According to producer Deeley, orchestrated lobbying against The Deer Hunter was led by Warren Beatty, whose own picture Heaven Can Wait had multiple nominations. Beatty also used ex-girlfriends in his campaign: Julie Christie, serving on the jury at the Berlin Film Festival where Deer Hunter was screened, had joined the walkout of the film by the Russian jury members. Jane Fonda also criticized The Deer Hunter in public. Deeley suggested that her criticisms partly stemmed from the competition between her film Coming Home vying with The Deer Hunter for Best Picture. According to Deeley, he planted a friend of his in the Oscar press area behind the stage to ask Fonda if she had seen The Deer Hunter. Fonda replied she had not seen the film, and to this day she still has not.
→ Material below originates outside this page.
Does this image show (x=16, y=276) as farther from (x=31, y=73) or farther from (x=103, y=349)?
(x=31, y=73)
As the Oscars drew near, the backlash against The Deer Hunter gathered strength. When the limos pulled up to the Dorothy Chandler Pavilion on April 9, 1979, they were met by demonstrators, mostly from the Los Angeles chapter of Vietnam Veterans Against the War. The demonstrators waved placards covered with slogans that read "No Oscars for racism" and "The Deer Hunter a bloody lie" and thrust pamphlets berating Deer Hunter into long lines of limousine windows. Washburn, nominated for Best Original Screenplay, claims his limousine was pelted with stones. According to Variety, "Police and The Deer Hunter protesters clashed in a brief but bloody battle that resulted in 13 arrests."

De Niro was so anxious that he did not attend the Oscars ceremony. He asked the Academy to sit out the show backstage, but when the Academy refused, De Niro stayed home in New York. Producer Deeley made a deal with fellow producer David Puttnam, whose film Midnight Express was nominated, that each would take $500 to the ceremony so if one of them won, the winner would give the loser the $500 to "drown his sorrows in style."

51st Academy Awards

The Deer Hunter won five Oscars at the 51st Academy Awards in 1979:

  • Best Picture (John Wayne's final public appearance was to present the award).
  • Best Director (Michael Cimino)
  • Best Actor in a Supporting Role (Christopher Walken)
  • Best Film Editing
  • Best Sound (Richard Portman, William McCaughey, Aaron Rochin, Darin Knight).

In addition, the film was nominated in four other categories:

  • Best Actor in a Leading Role (Robert De Niro)
  • Best Actress in a Supporting Role (Meryl Streep)
  • Best Cinematography (Vilmos Zsigmond)
  • Best Writing, Screenplay Written Directly for the Screen (Michael Cimino, Deric Washburn, Louis Garfinkle and Quinn Redeker).

Golden Globes

  • Cimino won the film's only Golden Globe for Best Director.

Other nominations the film included Best Motion Picture - Drama, De Niro for Best Motion Picture Actor - Drama, Walken for Best Motion Picture Actor in a Supporting Role, Streep for Best Motion Picture Actress in a Supporting Role, and Washburn for Best Screenplay - Motion Picture.